__Tasks for this exercise__.
1. Replace "writer" with "author" in the passage of the book review that runs from "So the end of" up to and including "but often funny.", and write out that passage.
2. Write the next part of the review of The End of Everything, starting after its last sentence.

__Reading passage__.
################

The End of Everything (Astrophysically Speaking)
By Katie Mack
Scribner (2020)
Stories about the end of the world go back thousands of years, to legends about great floods and the Ragnarok of Norse mythology. Many of them are likely echoes of natural disasters or sudden climate change. Christianity is built on the concept of the end of the world and the transfer of humanity to its permanent homes in heaven or hell. The end of the world is what gives meaning to the world itself, and to us.
So the end of the universe itself is something we should be culturally prepared for. Still, Katie Mack’s book can be a shock — in part because she’s a clear and lively writer in love with science. She can make the end of everything not only understandable, but often funny.
Mack is a theoretical cosmologist, applying physics as we know it to the universe as we see it — and we can see it all the way back to the Big Bang, more than 13 billion years ago, in the form of the cosmic microwave background. What we see of the universe, and how we explain it with physics, has taught us a lot in the past century. But the more we learn, the stranger the universe becomes.

################

__Given records__.
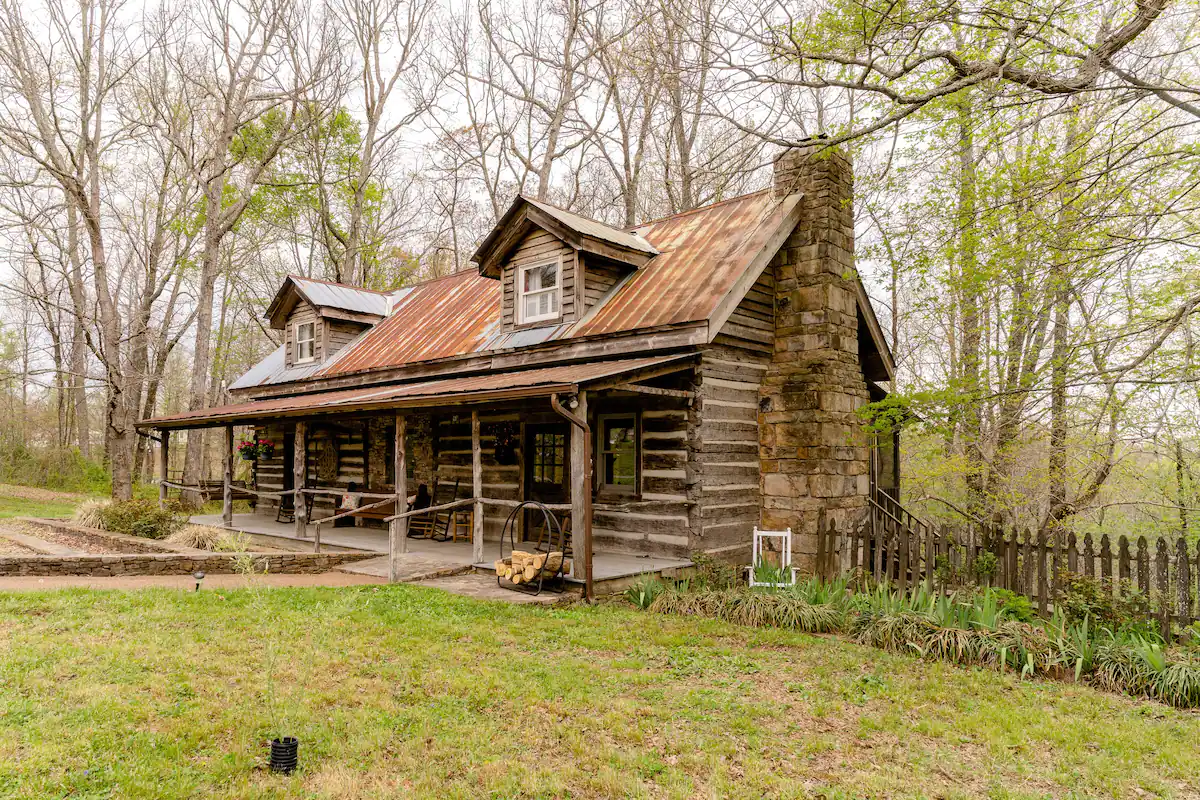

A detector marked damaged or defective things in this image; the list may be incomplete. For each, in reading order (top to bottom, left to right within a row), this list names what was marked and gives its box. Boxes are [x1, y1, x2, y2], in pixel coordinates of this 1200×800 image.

rusty metal roof [138, 357, 696, 431]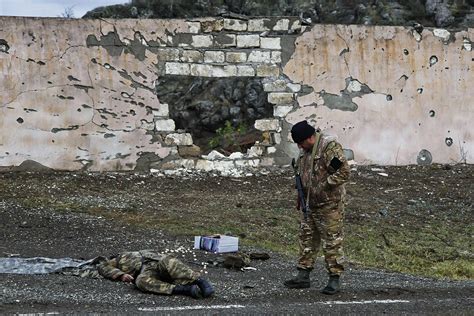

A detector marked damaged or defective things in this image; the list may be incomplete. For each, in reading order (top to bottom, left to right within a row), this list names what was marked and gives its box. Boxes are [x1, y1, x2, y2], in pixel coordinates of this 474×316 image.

damaged concrete wall [0, 16, 472, 173]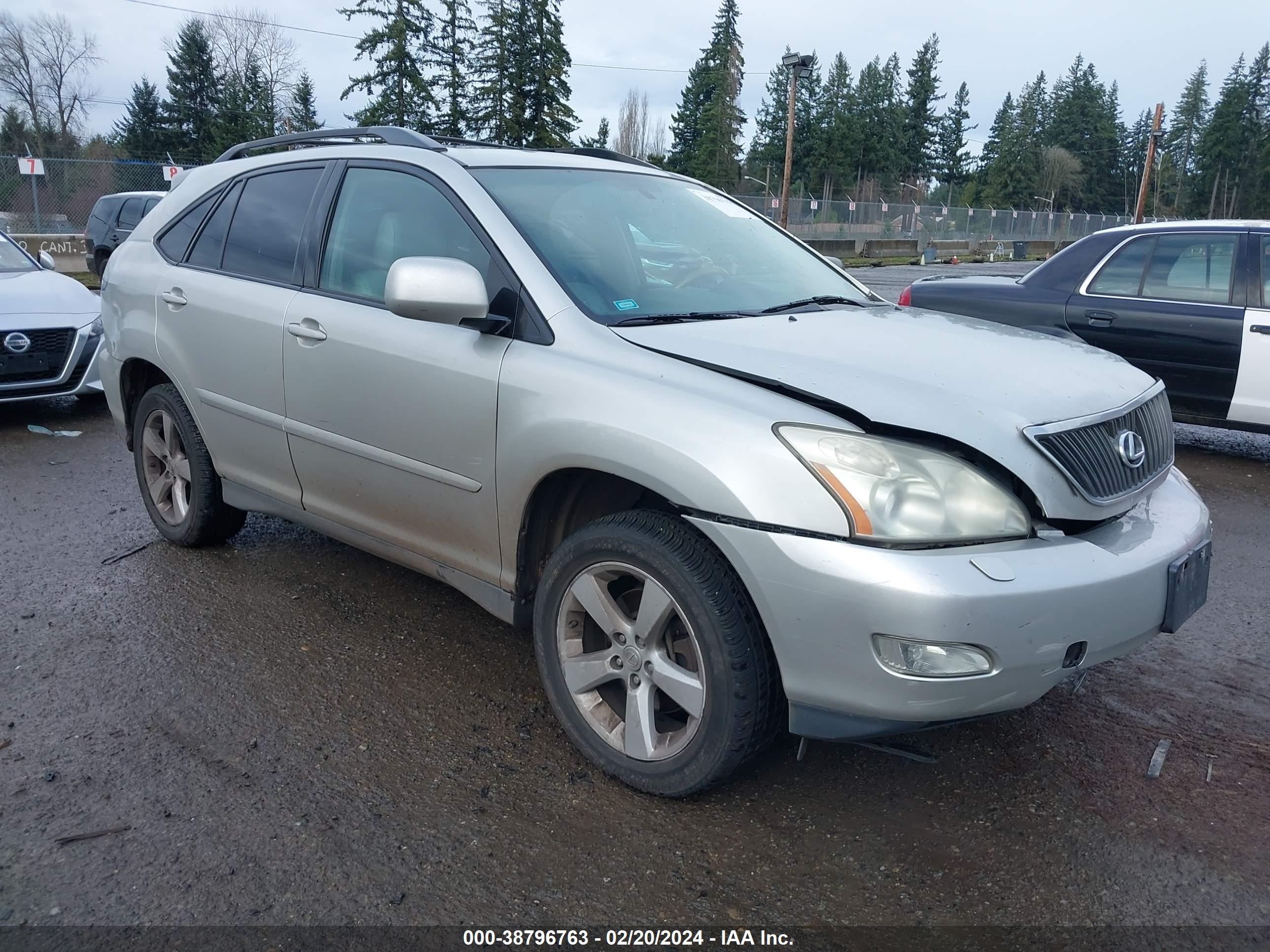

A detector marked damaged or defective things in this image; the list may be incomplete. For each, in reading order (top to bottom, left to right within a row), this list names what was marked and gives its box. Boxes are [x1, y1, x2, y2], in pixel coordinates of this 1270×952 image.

damaged front bumper [691, 470, 1214, 746]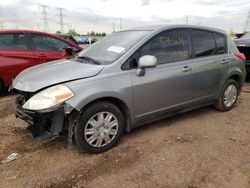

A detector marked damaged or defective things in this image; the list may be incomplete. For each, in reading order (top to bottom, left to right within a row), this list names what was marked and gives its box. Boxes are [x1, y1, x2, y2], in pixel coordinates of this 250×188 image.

damaged front end [13, 90, 79, 148]
front bumper damage [14, 92, 78, 147]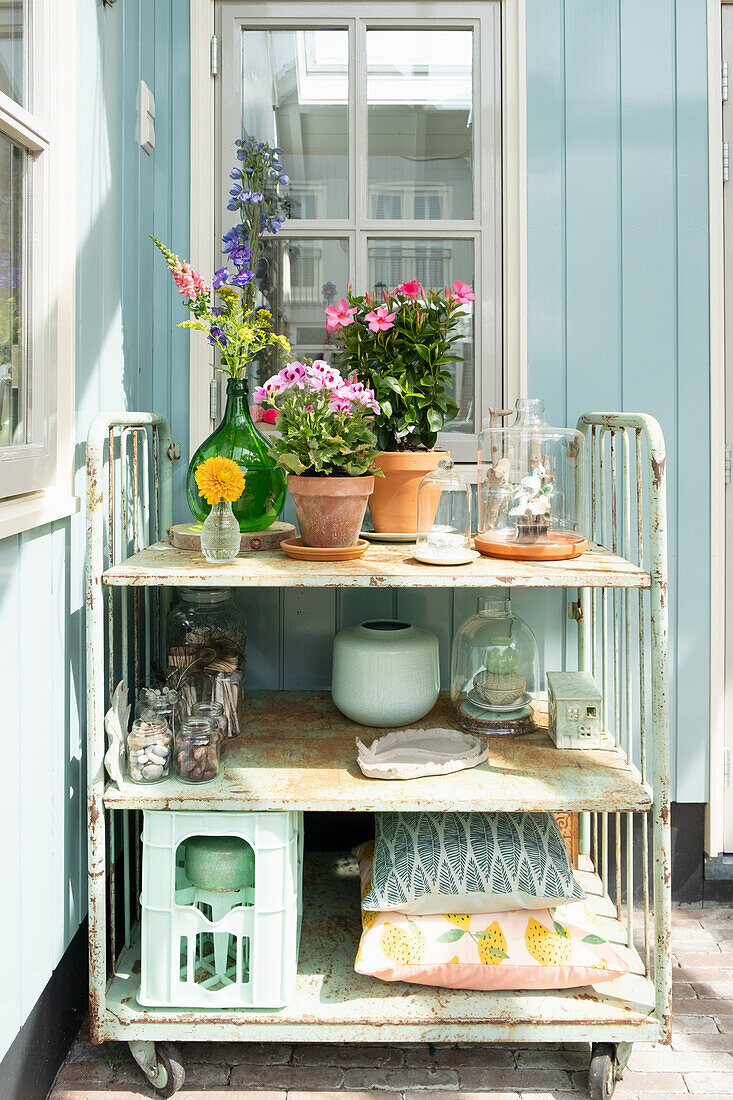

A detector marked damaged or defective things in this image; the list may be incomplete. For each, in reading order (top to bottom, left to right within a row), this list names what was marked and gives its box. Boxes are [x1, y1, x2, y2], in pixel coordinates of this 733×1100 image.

rusty metal frame [85, 411, 669, 1047]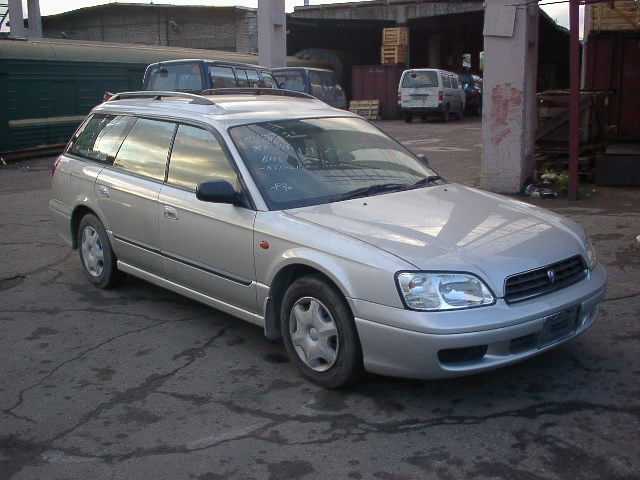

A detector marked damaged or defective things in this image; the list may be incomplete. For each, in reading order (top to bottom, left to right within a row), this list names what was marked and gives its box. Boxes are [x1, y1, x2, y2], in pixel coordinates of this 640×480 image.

cracked asphalt [1, 117, 640, 480]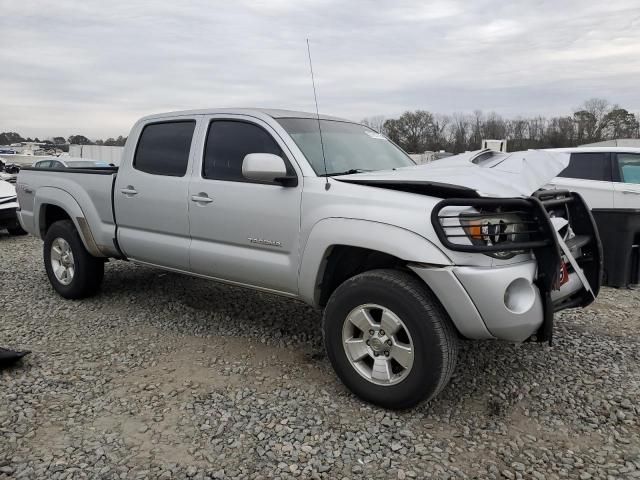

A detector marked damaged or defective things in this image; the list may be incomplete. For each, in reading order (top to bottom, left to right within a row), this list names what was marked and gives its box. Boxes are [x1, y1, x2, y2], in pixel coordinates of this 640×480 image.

damaged front bumper [428, 189, 604, 344]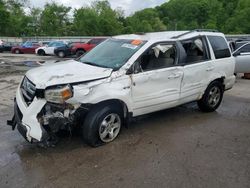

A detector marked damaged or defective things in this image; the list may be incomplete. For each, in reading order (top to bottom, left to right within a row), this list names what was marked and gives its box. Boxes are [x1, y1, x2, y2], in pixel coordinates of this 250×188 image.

shattered windshield [78, 38, 146, 70]
broken headlight [45, 85, 73, 104]
crumpled hood [25, 59, 112, 88]
damaged white suv [6, 29, 235, 147]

################

__Answers below__.
1.
So the end of the universe itself is something we should be culturally prepared for. Still, Katie Mack’s book can be a shock — in part because she’s a clear and lively author in love with science. She can make the end of everything not only understandable, but often funny.

2.
Let’s get one thing clear: we’ll be safely dead when most ends of the universe arrive. We’ve understood for a long time that the sun, a middle-aged star, will eventually swell up into a red giant. It will scorch all life off the Earth and any other planets it may have appeared on, before shrinking again into a white dwarf. And that will be billions of years from now. The average life expectancy of a species is about a million years, so humanity by then will be no more than a stratum of plastic-enriched fossils maybe two centimetres thick.
Much later than that, unpleasant things could happen universe-wide. As Mack says, “For as long as we’ve known that (1) the universe started with a Big Bang and (2) it is currently expanding, the logical next question has been whether it will turn around and come back on itself, ending in a catastrophic Big Crunch.” In other words, the mass of the universe would stop expansion, and everything would fall back on itself. It will be catastrophic indeed:
“The collected radiation from stars and high-energy particle jet, when suddenly condensed and blue shifted to even higher energies by the collapse, will be so intense it will begin to ignite the surfaces of stars long before the stars themselves collide. Nuclear explosions tear through stellar atmospheres, ripping apart the stars and filling space with hot plasma.
“At this point, things are really very bad.”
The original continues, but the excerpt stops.